1944 erschien in den USA der La-Guardia-Report des La Guardia Committees, einer vom damaligen New Yorker Bürgermeister Fiorello LaGuardia eingesetzten Expertengruppe, die viele dem Cannabiskonsum zugeschriebene negative soziologische, psychologische und medizinische Auswirkungen nicht bestätigt fand.[17] Daraufhin hatte der Leiter der damaligen US-amerikanischen Drogenbekämpfungsbehörde Federal Bureau of Narcotics (FBN), Harry J. Anslinger, angedroht, jegliche weiteren Forschungsarbeiten zu Cannabis hart zu bestrafen.[18]
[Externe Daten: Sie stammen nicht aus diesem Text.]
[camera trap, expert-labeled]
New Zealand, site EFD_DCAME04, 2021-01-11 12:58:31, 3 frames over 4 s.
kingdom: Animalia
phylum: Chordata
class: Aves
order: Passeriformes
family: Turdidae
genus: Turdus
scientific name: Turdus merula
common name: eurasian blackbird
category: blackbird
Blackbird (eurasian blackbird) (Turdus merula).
Die moderne Cannabis-Forschung begann mit der Isolierung des psychotropen Hauptwirkstoffes Δ9-THC im Jahr 1964 durch Raphael Mechoulam. Ein weiterer Meilenstein in der Cannabis-Forschung war die Entdeckung des Endocannabinoid-Systems mit seinen Rezeptoren und endogenen Liganden ab Ende der 1980er-Jahre, das die Basis für das heutige Verständnis der Wirkungsweise der Cannabinoide bildet. Das Ministerium für Gesundheitspflege und Soziale Dienste der Vereinigten Staaten ließ am 21. April 1999 das Patent US6630507 B1 „Cannabinoids as antioxidants and neuroprotectants“ als ursprünglich Bevollmächtigter eintragen.[19]

In Deutschland setzt sich die „Internationale Arbeitsgemeinschaft Cannabis als Medizin“, kurz IACM (früherer Name: „Arbeitsgemeinschaft Cannabis als Medizin“, AMC), seit 1997 für die medizinische Verwendung von Cannabis ein.
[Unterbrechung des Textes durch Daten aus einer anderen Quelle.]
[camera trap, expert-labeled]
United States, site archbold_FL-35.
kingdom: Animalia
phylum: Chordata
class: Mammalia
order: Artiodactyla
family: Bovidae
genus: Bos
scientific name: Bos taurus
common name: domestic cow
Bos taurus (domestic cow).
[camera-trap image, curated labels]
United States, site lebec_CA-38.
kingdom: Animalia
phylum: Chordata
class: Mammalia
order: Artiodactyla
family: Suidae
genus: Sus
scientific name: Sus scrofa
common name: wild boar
Pharmakologisch aktive Bestandteile

Bislang wurden insgesamt 104 verschiedene Cannabinoide identfiziert, deren Wirkungen im Detail meist noch unbekannt sind. Die aktuell am häufigsten diskutierten Cannabinoide, die vermutlich hauptsächlich für die therapeutischen Effekte verantwortlich sind, sind Cannabidiol (CBD, entdeckt 1940, erstmals chemisch synthetisiert 1963)[20] und Δ9-Tetrahydrocannabinol (THC, entdeckt 1964).[21] Weitere natürlich vorkommende Cannabinoide sind Cannabigerol (CBG), Cannabinol (CBN) und Cannabichromen (CBC).[22]

Die folgende Tabelle gibt den Wissensstand zu pharmakologischen Effekten einzelner Cannabinoide wieder.[23] Dabei ist zu beachten, dass aus in-vitro-Studien und Tiermodellen gewonnene Informationen nicht unbedingt direkt auf den Menschen übertragen werden können.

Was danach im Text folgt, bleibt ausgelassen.